How to complete this task: Determine how many lines in the entries below include "States". The reply should be that number and nothing else.

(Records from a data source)
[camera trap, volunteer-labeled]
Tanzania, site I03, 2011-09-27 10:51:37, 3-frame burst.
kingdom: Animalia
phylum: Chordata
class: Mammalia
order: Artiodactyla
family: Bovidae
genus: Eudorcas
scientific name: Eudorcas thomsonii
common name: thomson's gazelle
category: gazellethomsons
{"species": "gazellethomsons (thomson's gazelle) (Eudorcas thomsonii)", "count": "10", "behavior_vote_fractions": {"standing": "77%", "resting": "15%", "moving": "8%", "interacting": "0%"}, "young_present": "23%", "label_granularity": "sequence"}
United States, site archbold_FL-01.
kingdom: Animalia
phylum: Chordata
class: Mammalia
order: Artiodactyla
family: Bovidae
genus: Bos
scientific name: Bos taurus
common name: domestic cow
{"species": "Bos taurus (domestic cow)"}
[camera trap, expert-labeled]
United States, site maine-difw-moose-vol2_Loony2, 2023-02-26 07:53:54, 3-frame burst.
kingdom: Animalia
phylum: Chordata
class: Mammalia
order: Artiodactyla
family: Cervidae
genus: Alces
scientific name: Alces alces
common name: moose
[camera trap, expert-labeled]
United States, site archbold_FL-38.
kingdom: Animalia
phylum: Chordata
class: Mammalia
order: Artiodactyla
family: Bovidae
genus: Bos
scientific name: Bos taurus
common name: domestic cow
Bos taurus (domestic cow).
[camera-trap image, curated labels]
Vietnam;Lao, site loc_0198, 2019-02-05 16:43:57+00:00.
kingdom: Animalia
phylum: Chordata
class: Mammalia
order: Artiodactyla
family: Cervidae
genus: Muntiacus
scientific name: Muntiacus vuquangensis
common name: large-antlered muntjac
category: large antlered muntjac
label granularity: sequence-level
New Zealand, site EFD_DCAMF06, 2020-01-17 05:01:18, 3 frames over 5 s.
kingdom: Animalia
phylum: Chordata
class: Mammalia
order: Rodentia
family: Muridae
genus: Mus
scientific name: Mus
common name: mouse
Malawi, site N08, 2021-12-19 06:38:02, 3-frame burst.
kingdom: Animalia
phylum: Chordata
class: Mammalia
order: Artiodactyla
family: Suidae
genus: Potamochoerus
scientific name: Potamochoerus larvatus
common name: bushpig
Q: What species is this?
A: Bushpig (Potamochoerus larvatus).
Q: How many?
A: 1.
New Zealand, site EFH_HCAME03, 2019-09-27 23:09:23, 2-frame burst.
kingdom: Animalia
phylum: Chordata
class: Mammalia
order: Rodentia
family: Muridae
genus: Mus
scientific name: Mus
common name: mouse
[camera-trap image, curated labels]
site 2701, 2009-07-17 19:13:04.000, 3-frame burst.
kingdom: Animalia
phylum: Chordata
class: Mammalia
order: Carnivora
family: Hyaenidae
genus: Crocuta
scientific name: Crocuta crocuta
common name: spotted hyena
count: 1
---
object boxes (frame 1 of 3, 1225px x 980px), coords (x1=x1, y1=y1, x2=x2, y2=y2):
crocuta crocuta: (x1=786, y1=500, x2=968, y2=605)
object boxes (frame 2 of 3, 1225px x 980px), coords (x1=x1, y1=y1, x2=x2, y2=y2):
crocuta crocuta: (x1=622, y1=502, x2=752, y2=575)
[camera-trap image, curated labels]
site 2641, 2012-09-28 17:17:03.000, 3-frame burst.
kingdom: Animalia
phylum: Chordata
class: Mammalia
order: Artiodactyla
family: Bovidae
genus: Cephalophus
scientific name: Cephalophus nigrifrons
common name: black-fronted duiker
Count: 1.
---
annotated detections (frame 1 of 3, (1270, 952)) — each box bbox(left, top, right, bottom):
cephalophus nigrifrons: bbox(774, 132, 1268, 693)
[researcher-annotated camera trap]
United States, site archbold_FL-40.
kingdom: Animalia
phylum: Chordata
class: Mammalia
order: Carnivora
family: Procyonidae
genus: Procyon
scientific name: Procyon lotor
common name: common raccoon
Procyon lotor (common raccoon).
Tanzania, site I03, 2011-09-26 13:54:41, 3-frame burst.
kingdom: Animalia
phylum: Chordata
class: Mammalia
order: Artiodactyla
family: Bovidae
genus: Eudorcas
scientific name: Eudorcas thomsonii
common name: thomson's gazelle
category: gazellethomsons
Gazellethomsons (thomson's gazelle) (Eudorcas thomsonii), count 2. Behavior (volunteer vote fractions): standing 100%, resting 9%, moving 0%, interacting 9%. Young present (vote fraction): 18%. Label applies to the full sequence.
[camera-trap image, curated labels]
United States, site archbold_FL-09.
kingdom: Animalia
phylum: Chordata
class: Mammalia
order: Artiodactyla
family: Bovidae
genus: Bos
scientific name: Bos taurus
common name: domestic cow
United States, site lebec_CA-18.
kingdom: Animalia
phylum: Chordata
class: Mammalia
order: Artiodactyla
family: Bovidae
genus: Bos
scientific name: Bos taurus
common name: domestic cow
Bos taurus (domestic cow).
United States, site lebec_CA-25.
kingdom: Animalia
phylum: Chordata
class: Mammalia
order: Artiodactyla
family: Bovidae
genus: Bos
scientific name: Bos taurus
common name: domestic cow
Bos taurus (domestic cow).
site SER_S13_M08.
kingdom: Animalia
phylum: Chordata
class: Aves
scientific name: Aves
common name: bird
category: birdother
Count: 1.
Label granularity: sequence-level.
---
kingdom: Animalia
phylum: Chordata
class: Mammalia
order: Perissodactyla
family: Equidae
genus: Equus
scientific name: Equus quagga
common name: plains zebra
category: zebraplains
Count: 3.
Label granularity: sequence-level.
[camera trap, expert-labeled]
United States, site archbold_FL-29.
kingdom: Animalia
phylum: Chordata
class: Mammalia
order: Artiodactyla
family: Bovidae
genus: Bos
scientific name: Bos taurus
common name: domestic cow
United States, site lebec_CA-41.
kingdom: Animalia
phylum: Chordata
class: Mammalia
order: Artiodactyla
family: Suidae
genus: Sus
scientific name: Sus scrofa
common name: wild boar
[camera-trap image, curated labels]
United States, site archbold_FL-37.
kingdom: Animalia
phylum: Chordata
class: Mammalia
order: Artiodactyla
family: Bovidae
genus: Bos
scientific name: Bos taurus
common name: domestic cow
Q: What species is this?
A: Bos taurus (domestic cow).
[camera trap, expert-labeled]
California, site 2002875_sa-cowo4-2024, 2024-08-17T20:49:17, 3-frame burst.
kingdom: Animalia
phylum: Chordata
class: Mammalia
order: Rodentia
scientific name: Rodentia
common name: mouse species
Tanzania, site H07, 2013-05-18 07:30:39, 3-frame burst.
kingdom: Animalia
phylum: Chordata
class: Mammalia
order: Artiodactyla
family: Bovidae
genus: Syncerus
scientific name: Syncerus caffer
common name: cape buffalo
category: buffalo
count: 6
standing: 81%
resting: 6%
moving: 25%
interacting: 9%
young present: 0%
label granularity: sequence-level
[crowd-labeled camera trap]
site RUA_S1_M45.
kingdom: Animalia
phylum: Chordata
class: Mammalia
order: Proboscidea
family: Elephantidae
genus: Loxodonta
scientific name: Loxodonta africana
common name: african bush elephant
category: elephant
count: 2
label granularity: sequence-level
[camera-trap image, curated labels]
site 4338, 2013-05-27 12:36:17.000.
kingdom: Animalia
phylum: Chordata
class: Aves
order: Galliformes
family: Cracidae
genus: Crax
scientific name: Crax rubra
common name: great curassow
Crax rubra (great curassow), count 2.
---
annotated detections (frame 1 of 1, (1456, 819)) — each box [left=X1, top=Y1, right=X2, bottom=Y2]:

Solved problem: 10